I saw a friend last weekend who had last seen me in New York City two winters ago--about a year and half before I was diagnosed. Her remark made me pause and ask her to repeat herself. She said: "When I last saw you, there was way too much going on in your life. I left New York thinking that you were putting yourself in a position that could exploit your weaknesses. And illness is always a show stopper." I have been thinking about this idea for some time now--the idea that physical illness can develop from diet, depression, stress, your psychological or emotional state or past.
Early in my diagnosis, I kept asking my medical doctors whether some aspect of my diet or my psychological state had in some way affected my health. I certainly had absolutely no risk factors (genetics, smoking, alcohol, etc.) Without exception my medical doctors said no. Now these are some very smart people who have been educated in the nation's best schools, are at a teaching hospital at an Ivy League university, and keep up with all the latest research that's out there. So they should know, right? Right?
This issue of causation is pretty controversial. Most medical doctors will tell you that you have no way of knowing "why" or "how" you "got" cancer. Notice the language: it's very passive. As it turns out, traditional medicine requires the patient to be passive in general. All you really have to do is show up and your doctors will "heal" you using a combination of surgery, medicine. I was never convinced that my doctors knew everything there was to know (or even believed the things that I knew were critically important to healing). I wasn't even sure that they knew more than I did on certain subjects!
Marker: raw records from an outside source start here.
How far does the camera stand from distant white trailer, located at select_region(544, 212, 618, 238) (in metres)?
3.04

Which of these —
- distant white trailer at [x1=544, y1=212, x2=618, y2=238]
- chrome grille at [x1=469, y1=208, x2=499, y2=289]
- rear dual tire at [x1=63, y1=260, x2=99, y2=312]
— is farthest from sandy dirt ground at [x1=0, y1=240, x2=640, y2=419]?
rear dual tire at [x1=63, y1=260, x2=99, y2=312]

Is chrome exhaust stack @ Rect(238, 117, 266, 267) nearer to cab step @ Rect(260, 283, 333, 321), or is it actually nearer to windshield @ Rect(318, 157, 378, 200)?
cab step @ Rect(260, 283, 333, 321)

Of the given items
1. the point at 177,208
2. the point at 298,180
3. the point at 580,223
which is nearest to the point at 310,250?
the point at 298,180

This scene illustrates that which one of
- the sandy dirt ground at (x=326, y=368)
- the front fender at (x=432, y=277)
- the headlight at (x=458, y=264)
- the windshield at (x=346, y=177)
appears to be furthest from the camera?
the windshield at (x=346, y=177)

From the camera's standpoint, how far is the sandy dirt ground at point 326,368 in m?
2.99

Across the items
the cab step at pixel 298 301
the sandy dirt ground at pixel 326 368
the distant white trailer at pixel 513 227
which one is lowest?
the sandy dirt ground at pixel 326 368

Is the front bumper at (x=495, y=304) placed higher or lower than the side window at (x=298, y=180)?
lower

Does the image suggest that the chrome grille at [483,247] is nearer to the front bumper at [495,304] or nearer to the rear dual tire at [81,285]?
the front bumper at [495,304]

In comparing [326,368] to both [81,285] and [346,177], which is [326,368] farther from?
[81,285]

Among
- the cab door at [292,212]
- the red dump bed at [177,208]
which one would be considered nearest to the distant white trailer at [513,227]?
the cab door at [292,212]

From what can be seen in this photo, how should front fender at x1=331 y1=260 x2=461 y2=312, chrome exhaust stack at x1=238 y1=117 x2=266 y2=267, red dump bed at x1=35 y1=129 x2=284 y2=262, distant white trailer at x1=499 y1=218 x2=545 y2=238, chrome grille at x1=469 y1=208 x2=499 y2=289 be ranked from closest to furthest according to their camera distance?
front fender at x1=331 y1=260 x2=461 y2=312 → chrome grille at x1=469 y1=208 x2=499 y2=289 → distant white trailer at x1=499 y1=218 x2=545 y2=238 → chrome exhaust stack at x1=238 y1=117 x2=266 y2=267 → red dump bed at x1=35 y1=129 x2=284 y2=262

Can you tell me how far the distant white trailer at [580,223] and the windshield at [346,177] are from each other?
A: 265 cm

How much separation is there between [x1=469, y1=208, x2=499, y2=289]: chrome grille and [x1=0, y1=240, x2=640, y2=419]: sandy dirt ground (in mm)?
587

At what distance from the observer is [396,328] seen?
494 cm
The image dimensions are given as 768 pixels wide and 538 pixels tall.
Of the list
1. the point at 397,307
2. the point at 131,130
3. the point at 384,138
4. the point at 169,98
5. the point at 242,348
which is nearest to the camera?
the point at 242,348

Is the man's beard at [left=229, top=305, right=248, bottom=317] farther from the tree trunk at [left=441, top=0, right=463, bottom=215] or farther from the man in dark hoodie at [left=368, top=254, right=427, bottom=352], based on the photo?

My problem with the medical establishment's view of causation is very fundamental: If you have no idea how it came about, then how do you prevent it from happening again? This is the most important question in all of this, in my opinion. And saying: "We don't know. We don't know." does not sit well with me. The first person to give me an answer that satisfied me enough to move on was my naturopath, a well-respected man who has been practicing for four decades. He said: Amanda, there are enough people now out there whose illnesses have not followed traditional medicine's trajectory and projections of healing and survival. There are easily thousands. There is no reason for you NOT to be one of those people. I suggest you stop looking at 5-year survival rates and start reading the accounts of people who have had so-called miraculous recoveries.
Well hello! This answer resonated with me. I always felt like I did have a level of control. And I intended (and intend) to exercise it to make sure my cancer does not come back. Which brings me back to having put myself in a position that exploited my weaknesses. I had a pretty rough decade back there! On many levels--spiritual, professional, personal, friendships, relationships--I was under an incredible amount of stress. And although I would describe myself as a fundamentally happy and positive person, the last several years were marked by overwhelming negativity and cynicism on my part. Caroline Myss says in Anatomy of the Spirit that your biography becomes your biology. An old ayurvedic saying tells you that if you want to know how you'll feel tomorrow, look at what you're thinking today. I believe that at the very least I put myself in a position that exploited my weaknesses. I don't intend to make that mistake again.